新型冠狀病毒

Lockdown reveals Paris gems hidden in plain sight

In cities, it goes without saying that coronavirus lockdowns have, at least temporarily, changed the way we live. But restrictions on freedom of movement have also changed the way we see.

True, some of the new phenomena Parisians are noticing now, after six weeks of confinement to our homes and a 1km radius outside for an hour’s exercise a day, are simply the result of our changed environment. Clean air and clear skies mean that the evening star (the planet Venus) shines extraordinarily bright in the western sky if seen from the Pont Neuf across the river Seine (or any other vantage point). When I first noticed it in March, I took it for an approaching aircraft with its landing lights on.

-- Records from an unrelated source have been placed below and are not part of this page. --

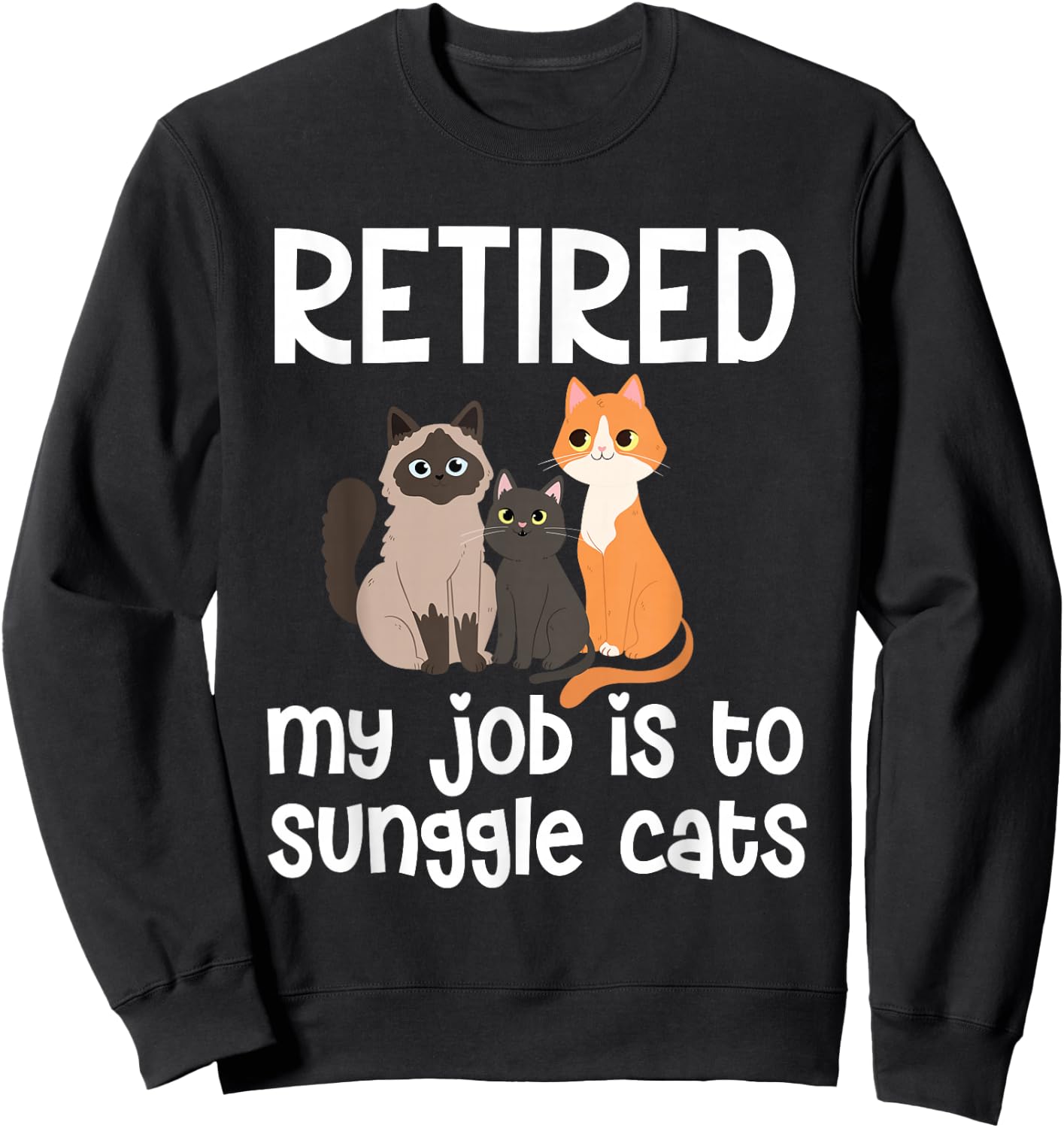 Retired My Job Is To Snuggle Cats Sweatshirt - Sweatshirt | Black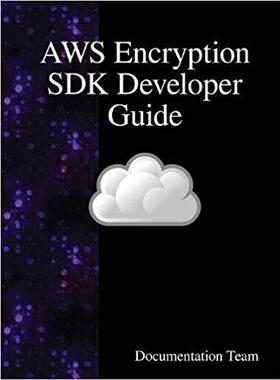 【预售】Aws Encryption SDK Developer Guide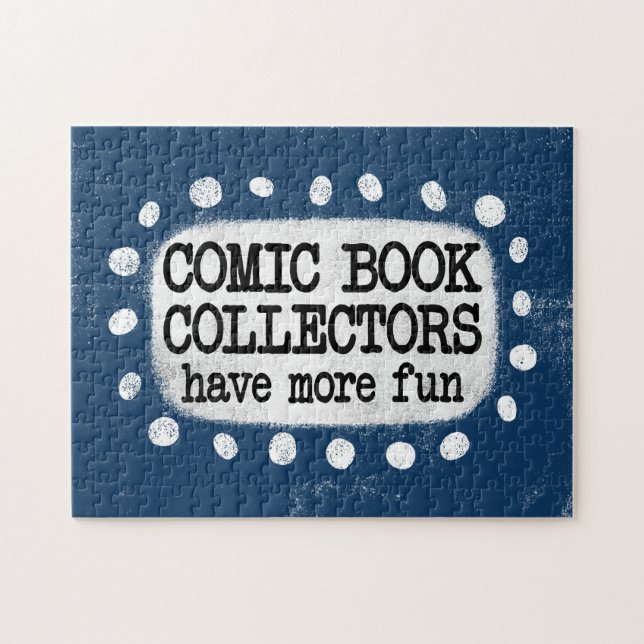 Comic Book Collectors Have More Fun Jigsaw Puzzle (Horizontal)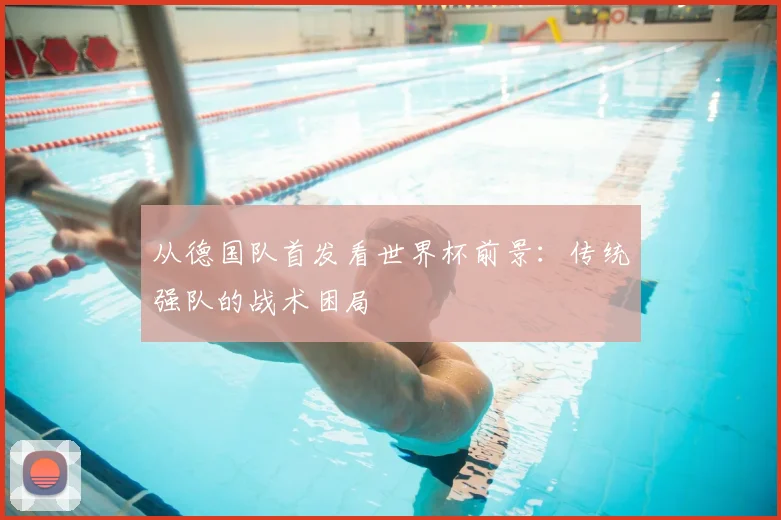 从德国队首发看世界杯前景：传统强队的战术困局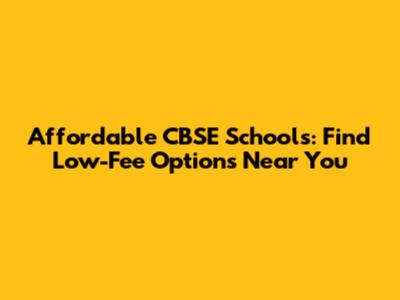 Affordable CBSE Schools: Find Low-Fee Options Near You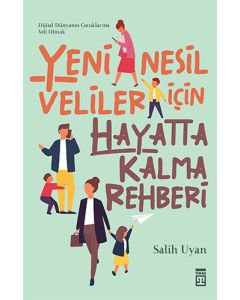 Yeni Nesil Veliler İçin Hayatta Kalma Rehberi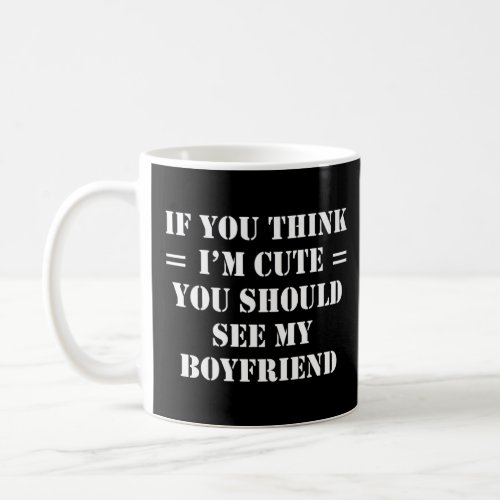 If You Think Im Cute You Should See My Boyfriend  Coffee Mug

The near-absence of traffic has also revealed sounds drowned out for years by the roar of cars and buses — blackbirds singing on the Champs-Elysées, the rustling leaves of the poplars along the Seine — and given wildlife a chance to explore. Wild ducks wander past the Musée d’Orsay, a heron was spotted in the Tuileries gardens (still closed to enforce social distancing), a vixen is raising a family in the Père-Lachaise cemetery and two fallow deer were filmed strolling along the empty streets of the Paris suburb of Boissy-Saint-Léger.